Consignes
Réécrivez plus brièvement le paragraphe de l'extrait qui commence par « Confortable et rapide », sans perdre ses faits principaux.

L’ENFER DU SEL (suite)

Léo Gerville-Réache
et
J. Roger-Mathieu


Deux étapes dans le désert et voici Reggan
oasis de civilisation
au centre de plus de mille kilomètres de sable


En haut : Les dunes de Reggan
En bas : La Kouba d'Igli

    Confortable et rapide, un car des services de la Compagnie générale transsaharienne nous emporte aujourd’hui vers Beni-Abbès, première étape avant Reggan, où nous attendent les deux Renault de la mission. Emmitouflés dans nos manteaux, nos djellabas et nos burnous, nous ressentons cruellement le froid.
    Mais déjà un émerveillement nous tire de notre somnolence. Cette piste dont nous gardons, de trois ans en arrière, le souvenir d’un sillon imprécis et cahoteux, c’est aujourd’hui une route, à certains endroits pavée, macadamisée. Une route ! Mieux même parfois, une avenue, un boulevard.

Extraits de données

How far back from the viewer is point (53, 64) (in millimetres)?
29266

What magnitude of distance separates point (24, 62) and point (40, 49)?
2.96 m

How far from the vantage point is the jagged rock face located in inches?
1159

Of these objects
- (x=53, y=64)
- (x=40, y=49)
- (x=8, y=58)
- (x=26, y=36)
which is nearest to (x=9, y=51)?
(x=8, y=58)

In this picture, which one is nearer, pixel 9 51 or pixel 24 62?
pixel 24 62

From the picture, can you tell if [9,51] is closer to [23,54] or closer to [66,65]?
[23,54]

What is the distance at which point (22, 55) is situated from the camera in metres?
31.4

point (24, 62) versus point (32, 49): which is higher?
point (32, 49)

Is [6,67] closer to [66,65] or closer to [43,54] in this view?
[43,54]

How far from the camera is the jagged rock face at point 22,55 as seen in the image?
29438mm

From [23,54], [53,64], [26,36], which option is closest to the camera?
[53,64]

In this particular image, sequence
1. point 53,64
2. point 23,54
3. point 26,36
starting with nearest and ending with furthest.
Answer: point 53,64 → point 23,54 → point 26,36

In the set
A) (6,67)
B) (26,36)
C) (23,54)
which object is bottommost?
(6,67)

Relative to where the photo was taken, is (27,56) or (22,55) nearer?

Réponse
Un car rapide et confortable de la Compagnie générale transsaharienne nous conduit vers Beni-Abbès, première étape avant Reggan, où nous attendent les deux Renault de la mission. Malgré nos manteaux, djellabas et burnous, nous souffrons beaucoup du froid.